Format every line of the records below as a Markdown table with two columns: Row, holding a running number, and Line, holding the line itself. Leave out blank lines.

- [INPUT FOR THIS TASK]:
--------------------------------

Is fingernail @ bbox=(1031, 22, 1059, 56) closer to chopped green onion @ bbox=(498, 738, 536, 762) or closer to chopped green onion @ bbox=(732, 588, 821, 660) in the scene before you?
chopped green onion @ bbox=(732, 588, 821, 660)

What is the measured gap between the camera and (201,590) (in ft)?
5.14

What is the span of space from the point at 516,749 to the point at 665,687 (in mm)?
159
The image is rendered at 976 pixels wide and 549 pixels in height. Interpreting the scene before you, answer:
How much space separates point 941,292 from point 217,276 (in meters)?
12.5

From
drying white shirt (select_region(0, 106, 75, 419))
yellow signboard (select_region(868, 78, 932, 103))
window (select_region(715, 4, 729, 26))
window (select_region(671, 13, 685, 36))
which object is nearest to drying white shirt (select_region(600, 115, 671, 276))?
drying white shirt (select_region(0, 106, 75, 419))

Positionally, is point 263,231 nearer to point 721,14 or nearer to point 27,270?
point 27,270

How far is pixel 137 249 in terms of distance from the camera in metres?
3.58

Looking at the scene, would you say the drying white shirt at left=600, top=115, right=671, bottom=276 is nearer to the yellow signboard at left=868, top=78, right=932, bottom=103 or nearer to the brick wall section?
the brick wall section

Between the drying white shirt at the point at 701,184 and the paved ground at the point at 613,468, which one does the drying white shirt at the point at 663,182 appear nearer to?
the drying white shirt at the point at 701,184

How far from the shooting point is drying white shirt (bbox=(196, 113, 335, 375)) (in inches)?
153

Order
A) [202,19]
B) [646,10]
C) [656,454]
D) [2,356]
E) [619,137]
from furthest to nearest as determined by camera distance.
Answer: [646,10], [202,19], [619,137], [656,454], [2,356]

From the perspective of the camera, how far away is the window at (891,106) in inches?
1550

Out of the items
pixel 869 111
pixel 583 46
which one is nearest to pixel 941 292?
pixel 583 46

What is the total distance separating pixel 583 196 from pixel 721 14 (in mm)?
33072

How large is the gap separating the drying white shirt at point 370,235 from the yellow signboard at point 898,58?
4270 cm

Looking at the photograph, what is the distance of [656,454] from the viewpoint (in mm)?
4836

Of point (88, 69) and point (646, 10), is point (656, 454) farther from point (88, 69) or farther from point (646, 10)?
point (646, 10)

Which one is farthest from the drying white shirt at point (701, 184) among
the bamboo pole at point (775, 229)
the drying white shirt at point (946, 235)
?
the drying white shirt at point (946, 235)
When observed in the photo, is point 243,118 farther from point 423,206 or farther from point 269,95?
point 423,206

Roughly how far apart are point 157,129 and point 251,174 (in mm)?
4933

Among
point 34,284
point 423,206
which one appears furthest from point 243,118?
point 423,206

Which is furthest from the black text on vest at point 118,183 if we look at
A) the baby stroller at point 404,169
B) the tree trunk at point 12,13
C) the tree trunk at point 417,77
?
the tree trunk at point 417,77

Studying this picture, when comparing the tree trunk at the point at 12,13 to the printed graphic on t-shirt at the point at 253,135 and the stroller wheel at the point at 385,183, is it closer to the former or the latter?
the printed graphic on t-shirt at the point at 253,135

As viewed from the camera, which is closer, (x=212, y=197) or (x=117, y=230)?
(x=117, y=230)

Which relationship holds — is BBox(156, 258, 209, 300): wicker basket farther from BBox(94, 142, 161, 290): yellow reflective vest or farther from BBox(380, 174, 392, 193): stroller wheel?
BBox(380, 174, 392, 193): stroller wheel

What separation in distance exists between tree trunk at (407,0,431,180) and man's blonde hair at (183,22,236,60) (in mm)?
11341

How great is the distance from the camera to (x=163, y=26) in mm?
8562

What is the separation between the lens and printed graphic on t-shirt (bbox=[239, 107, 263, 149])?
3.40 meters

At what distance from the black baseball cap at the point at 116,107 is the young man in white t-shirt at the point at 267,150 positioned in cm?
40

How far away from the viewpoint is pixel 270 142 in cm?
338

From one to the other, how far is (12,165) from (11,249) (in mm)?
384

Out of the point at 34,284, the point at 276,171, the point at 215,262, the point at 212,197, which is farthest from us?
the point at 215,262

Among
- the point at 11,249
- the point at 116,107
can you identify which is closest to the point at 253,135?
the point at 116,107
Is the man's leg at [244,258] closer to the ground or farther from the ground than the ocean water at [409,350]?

--------------------------------

- [COMPLETE RESPONSE]:
| Row | Line |
|---|---|
| 1 | Is fingernail @ bbox=(1031, 22, 1059, 56) closer to chopped green onion @ bbox=(498, 738, 536, 762) or closer to chopped green onion @ bbox=(732, 588, 821, 660) in the scene before you? |
| 2 | chopped green onion @ bbox=(732, 588, 821, 660) |
| 3 | What is the measured gap between the camera and (201,590) (in ft)? |
| 4 | 5.14 |
| 5 | What is the span of space from the point at 516,749 to the point at 665,687 (in mm)? |
| 6 | 159 |
| 7 | The image is rendered at 976 pixels wide and 549 pixels in height. Interpreting the scene before you, answer: |
| 8 | How much space separates point 941,292 from point 217,276 (in meters)? |
| 9 | 12.5 |
| 10 | From |
| 11 | drying white shirt (select_region(0, 106, 75, 419)) |
| 12 | yellow signboard (select_region(868, 78, 932, 103)) |
| 13 | window (select_region(715, 4, 729, 26)) |
| 14 | window (select_region(671, 13, 685, 36)) |
| 15 | which object is nearest to drying white shirt (select_region(600, 115, 671, 276))? |
| 16 | drying white shirt (select_region(0, 106, 75, 419)) |
| 17 | Positionally, is point 263,231 nearer to point 721,14 or nearer to point 27,270? |
| 18 | point 27,270 |
| 19 | How far is pixel 137 249 in terms of distance from the camera in metres? |
| 20 | 3.58 |
| 21 | Looking at the scene, would you say the drying white shirt at left=600, top=115, right=671, bottom=276 is nearer to the yellow signboard at left=868, top=78, right=932, bottom=103 or nearer to the brick wall section? |
| 22 | the brick wall section |
| 23 | Between the drying white shirt at the point at 701,184 and the paved ground at the point at 613,468, which one does the drying white shirt at the point at 663,182 appear nearer to? |
| 24 | the drying white shirt at the point at 701,184 |
| 25 | How far from the shooting point is drying white shirt (bbox=(196, 113, 335, 375)) (in inches)? |
| 26 | 153 |
| 27 | Order |
| 28 | A) [202,19] |
| 29 | B) [646,10] |
| 30 | C) [656,454] |
| 31 | D) [2,356] |
| 32 | E) [619,137] |
| 33 | from furthest to nearest as determined by camera distance. |
| 34 | Answer: [646,10], [202,19], [619,137], [656,454], [2,356] |
| 35 | From the perspective of the camera, how far away is the window at (891,106) in inches? |
| 36 | 1550 |
| 37 | Out of the items |
| 38 | pixel 869 111 |
| 39 | pixel 583 46 |
| 40 | which one is nearest to pixel 941 292? |
| 41 | pixel 583 46 |
| 42 | What is the total distance separating pixel 583 196 from pixel 721 14 (in mm)? |
| 43 | 33072 |
| 44 | How large is the gap separating the drying white shirt at point 370,235 from the yellow signboard at point 898,58? |
| 45 | 4270 cm |
| 46 | Looking at the photograph, what is the distance of [656,454] from the viewpoint (in mm)? |
| 47 | 4836 |
| 48 | Of point (88, 69) and point (646, 10), is point (656, 454) farther from point (88, 69) or farther from point (646, 10)? |
| 49 | point (646, 10) |
| 50 | Which one is farthest from the drying white shirt at point (701, 184) among |
| 51 | the bamboo pole at point (775, 229) |
| 52 | the drying white shirt at point (946, 235) |
| 53 | ? |
| 54 | the drying white shirt at point (946, 235) |
| 55 | When observed in the photo, is point 243,118 farther from point 423,206 or farther from point 269,95? |
| 56 | point 423,206 |
| 57 | Roughly how far apart are point 157,129 and point 251,174 (in mm)? |
| 58 | 4933 |
| 59 | Among |
| 60 | point 34,284 |
| 61 | point 423,206 |
| 62 | which one appears furthest from point 243,118? |
| 63 | point 423,206 |
| 64 | Which is furthest from the black text on vest at point 118,183 if we look at |
| 65 | A) the baby stroller at point 404,169 |
| 66 | B) the tree trunk at point 12,13 |
| 67 | C) the tree trunk at point 417,77 |
| 68 | ? |
| 69 | the tree trunk at point 417,77 |
| 70 | Studying this picture, when comparing the tree trunk at the point at 12,13 to the printed graphic on t-shirt at the point at 253,135 and the stroller wheel at the point at 385,183, is it closer to the former or the latter? |
| 71 | the printed graphic on t-shirt at the point at 253,135 |
| 72 | As viewed from the camera, which is closer, (x=212, y=197) or (x=117, y=230)? |
| 73 | (x=117, y=230) |
| 74 | Which relationship holds — is BBox(156, 258, 209, 300): wicker basket farther from BBox(94, 142, 161, 290): yellow reflective vest or farther from BBox(380, 174, 392, 193): stroller wheel? |
| 75 | BBox(380, 174, 392, 193): stroller wheel |
| 76 | What separation in distance exists between tree trunk at (407,0,431,180) and man's blonde hair at (183,22,236,60) (in mm)? |
| 77 | 11341 |
| 78 | How great is the distance from the camera to (x=163, y=26) in mm? |
| 79 | 8562 |
| 80 | What is the separation between the lens and printed graphic on t-shirt (bbox=[239, 107, 263, 149])? |
| 81 | 3.40 meters |
| 82 | At what distance from the black baseball cap at the point at 116,107 is the young man in white t-shirt at the point at 267,150 positioned in cm? |
| 83 | 40 |
| 84 | How far away from the viewpoint is pixel 270 142 in cm? |
| 85 | 338 |
| 86 | From one to the other, how far is (12,165) from (11,249) (in mm)? |
| 87 | 384 |
| 88 | Out of the point at 34,284, the point at 276,171, the point at 215,262, the point at 212,197, which is farthest from us? |
| 89 | the point at 215,262 |
| 90 | Among |
| 91 | - the point at 11,249 |
| 92 | - the point at 116,107 |
| 93 | can you identify which is closest to the point at 253,135? |
| 94 | the point at 116,107 |
| 95 | Is the man's leg at [244,258] closer to the ground or farther from the ground than the ocean water at [409,350]? |